» **Work instructions**
The whole listing, pictures aside, should be reproduced exactly.
****
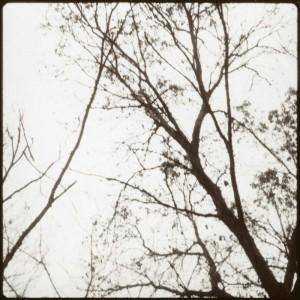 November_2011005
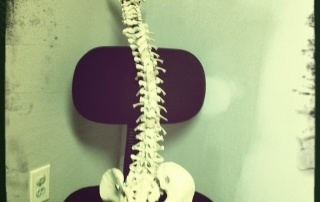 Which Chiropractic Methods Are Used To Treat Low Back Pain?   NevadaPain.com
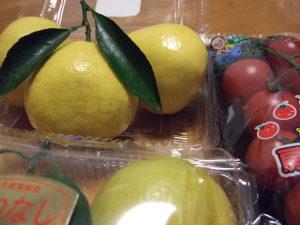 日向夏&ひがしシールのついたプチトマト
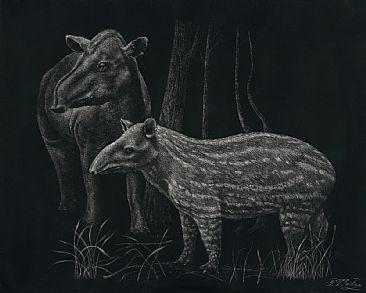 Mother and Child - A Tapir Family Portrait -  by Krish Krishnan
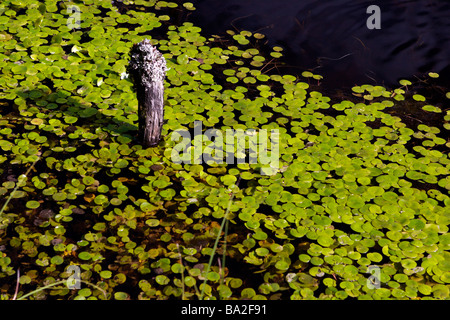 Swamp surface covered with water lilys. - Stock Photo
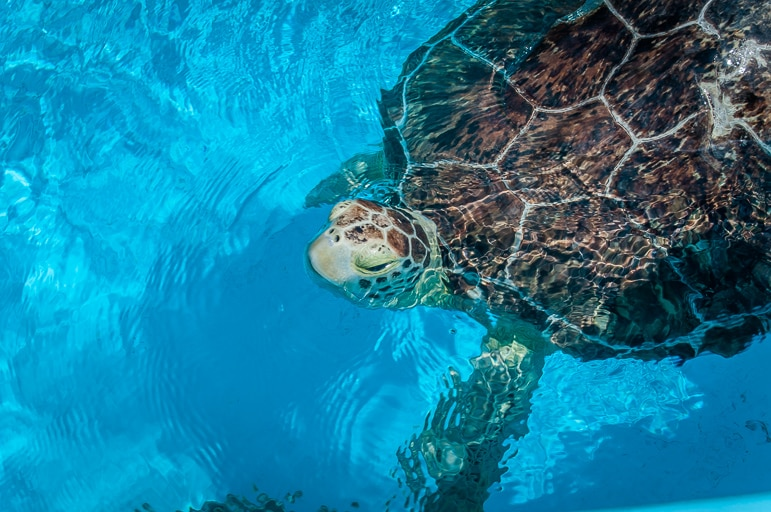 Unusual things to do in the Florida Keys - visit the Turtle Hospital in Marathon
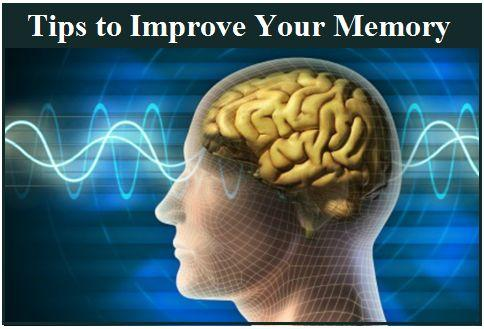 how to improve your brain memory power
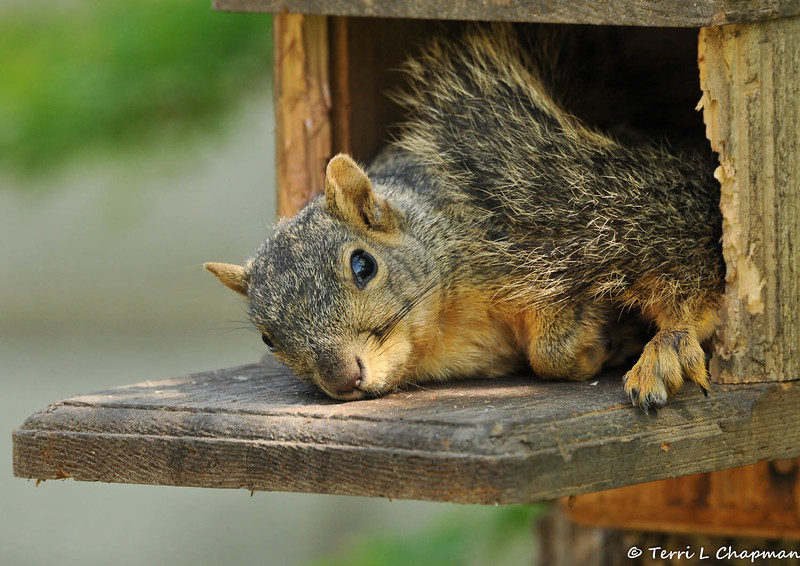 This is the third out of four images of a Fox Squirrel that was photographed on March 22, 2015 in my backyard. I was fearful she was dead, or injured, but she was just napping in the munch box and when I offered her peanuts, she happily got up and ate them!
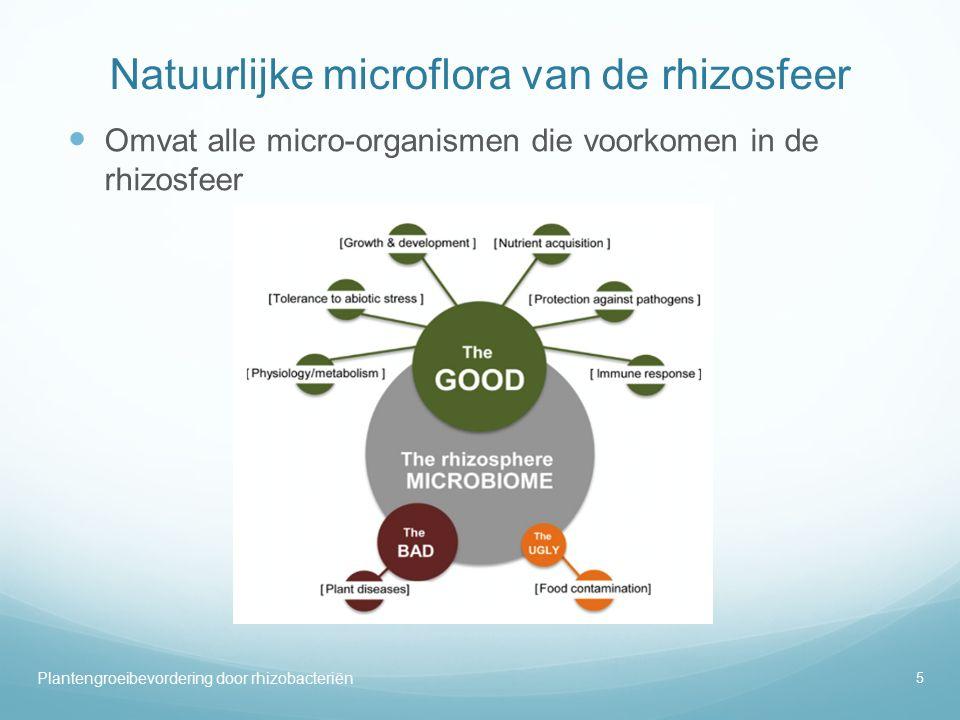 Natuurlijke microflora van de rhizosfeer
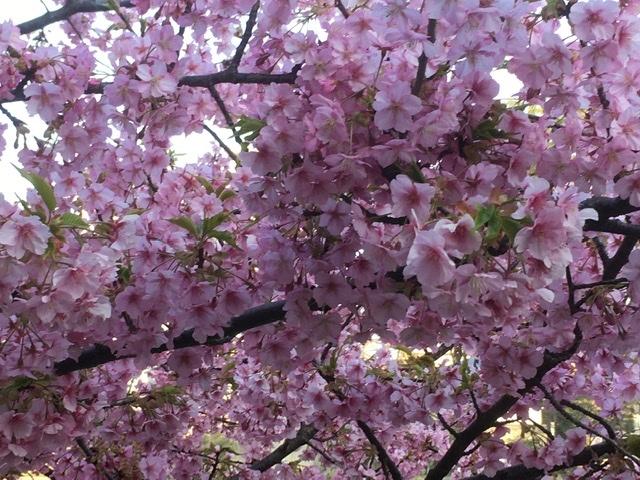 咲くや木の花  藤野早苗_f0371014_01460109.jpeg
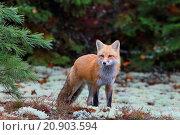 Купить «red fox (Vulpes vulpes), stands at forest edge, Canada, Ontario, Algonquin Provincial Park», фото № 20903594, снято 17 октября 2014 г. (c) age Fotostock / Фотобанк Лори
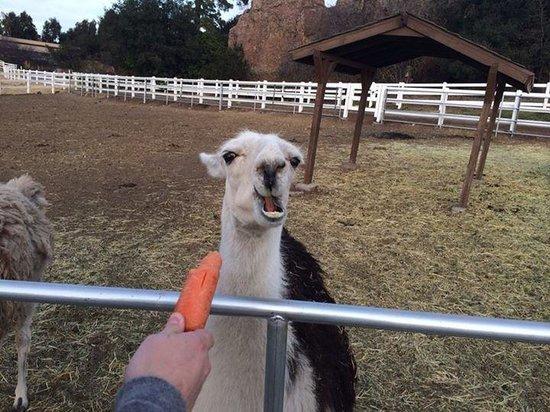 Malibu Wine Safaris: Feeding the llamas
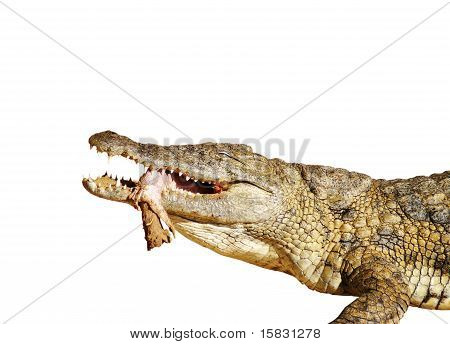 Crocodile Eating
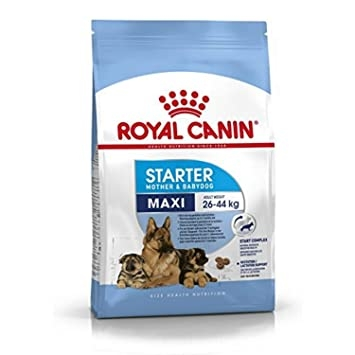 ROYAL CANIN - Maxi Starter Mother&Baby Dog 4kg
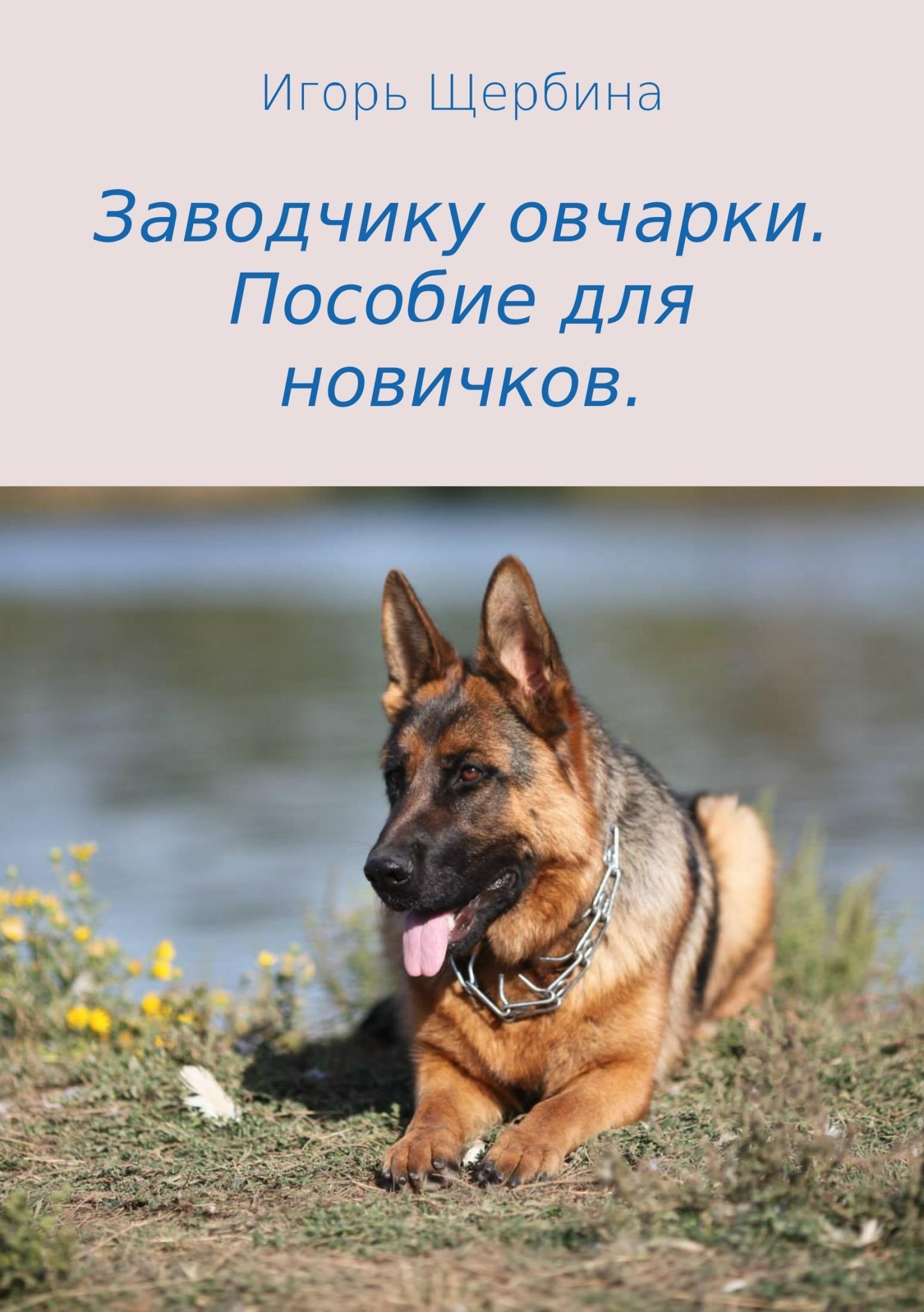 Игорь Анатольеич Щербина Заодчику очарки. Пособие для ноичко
****
» **Output of the task**
 November_2011005
 Which Chiropractic Methods Are Used To Treat Low Back Pain?   NevadaPain.com
 日向夏&ひがしシールのついたプチトマト
 Mother and Child - A Tapir Family Portrait -  by Krish Krishnan
 Swamp surface covered with water lilys. - Stock Photo
 Unusual things to do in the Florida Keys - visit the Turtle Hospital in Marathon
 how to improve your brain memory power
 This is the third out of four images of a Fox Squirrel that was photographed on March 22, 2015 in my backyard. I was fearful she was dead, or injured, but she was just napping in the munch box and when I offered her peanuts, she happily got up and ate them!
 Natuurlijke microflora van de rhizosfeer
 咲くや木の花  藤野早苗_f0371014_01460109.jpeg
 Купить «red fox (Vulpes vulpes), stands at forest edge, Canada, Ontario, Algonquin Provincial Park», фото № 20903594, снято 17 октября 2014 г. (c) age Fotostock / Фотобанк Лори
 Malibu Wine Safaris: Feeding the llamas
 Crocodile Eating
 ROYAL CANIN - Maxi Starter Mother&Baby Dog 4kg
 Игорь Анатольеич Щербина Заодчику очарки. Пособие для ноичко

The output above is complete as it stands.